The eagles are not bred in captivity, but taken from nests at a young age. Female eaglets are chosen since they grow to a larger size - a large adult might be as heavy as seven kilos, with a wingspan of over 230cm. After years of service, on a spring morning, a hunter releases his mature eagle a final time, leaving a butchered sheep on the mountain as a farewell present. "That's how the Kazakh eagle hunters make sure that the eagles go back to nature and have their own strong newborns, for the sake of future generations", Svidensky says. He describes Ashol-Pan as a smiling, sweet and shy girl.
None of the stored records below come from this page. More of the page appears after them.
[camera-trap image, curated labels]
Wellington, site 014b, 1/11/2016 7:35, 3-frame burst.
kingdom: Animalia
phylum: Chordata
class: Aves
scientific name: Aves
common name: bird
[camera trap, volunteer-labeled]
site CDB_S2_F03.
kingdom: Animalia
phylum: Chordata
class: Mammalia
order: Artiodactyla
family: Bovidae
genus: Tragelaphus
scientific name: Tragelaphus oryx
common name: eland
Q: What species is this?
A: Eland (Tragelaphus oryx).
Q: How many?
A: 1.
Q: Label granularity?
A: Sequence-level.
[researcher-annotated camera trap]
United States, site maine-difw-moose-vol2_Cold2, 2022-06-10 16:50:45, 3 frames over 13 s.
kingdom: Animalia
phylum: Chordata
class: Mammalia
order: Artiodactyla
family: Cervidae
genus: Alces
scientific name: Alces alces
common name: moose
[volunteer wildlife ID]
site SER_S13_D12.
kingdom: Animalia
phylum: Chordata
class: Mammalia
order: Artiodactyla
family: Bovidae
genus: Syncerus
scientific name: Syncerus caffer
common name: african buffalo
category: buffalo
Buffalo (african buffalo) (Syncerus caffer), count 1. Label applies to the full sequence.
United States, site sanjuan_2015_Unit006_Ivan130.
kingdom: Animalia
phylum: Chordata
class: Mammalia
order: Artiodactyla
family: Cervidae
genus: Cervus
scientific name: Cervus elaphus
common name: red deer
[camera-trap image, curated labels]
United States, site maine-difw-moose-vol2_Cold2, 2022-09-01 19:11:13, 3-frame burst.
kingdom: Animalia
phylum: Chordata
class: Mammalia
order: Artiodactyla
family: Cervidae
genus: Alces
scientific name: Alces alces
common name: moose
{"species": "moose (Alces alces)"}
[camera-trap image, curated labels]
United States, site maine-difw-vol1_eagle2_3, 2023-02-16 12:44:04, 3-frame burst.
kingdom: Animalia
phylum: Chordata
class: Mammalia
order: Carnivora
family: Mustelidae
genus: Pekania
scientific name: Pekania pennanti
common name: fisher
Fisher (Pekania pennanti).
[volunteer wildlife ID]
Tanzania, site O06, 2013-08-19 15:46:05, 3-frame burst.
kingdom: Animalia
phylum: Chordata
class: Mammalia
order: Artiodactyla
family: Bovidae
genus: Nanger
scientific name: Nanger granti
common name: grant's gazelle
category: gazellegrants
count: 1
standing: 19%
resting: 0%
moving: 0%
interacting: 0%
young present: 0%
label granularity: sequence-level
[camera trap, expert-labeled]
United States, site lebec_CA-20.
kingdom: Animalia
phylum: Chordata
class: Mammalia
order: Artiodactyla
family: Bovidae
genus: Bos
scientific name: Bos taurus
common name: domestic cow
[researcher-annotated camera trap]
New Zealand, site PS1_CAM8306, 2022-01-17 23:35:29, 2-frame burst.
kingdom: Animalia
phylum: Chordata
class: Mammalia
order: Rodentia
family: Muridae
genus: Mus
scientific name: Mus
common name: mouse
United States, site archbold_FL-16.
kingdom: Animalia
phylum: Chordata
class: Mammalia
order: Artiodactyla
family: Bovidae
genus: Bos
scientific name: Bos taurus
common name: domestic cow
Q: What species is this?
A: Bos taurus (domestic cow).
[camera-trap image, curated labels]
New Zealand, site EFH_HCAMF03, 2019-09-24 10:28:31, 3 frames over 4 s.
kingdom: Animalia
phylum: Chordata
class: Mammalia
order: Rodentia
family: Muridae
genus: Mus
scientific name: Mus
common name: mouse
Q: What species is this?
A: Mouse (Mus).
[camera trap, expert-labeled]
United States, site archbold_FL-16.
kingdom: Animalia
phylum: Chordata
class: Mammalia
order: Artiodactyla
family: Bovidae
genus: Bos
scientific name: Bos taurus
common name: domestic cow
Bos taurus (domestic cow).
His photographs of her engaging in what has been a male activity for around 2,000 years say something about Mongolia in the 21st Century.

"The generation that will decide what will happen with every tradition that Mongolia contains is this generation," says Svidensky, who showed Ashol-Pan's family the photographs on his laptop. "Everything there is going to change and is going to be redefined - and the possibilities are amazing."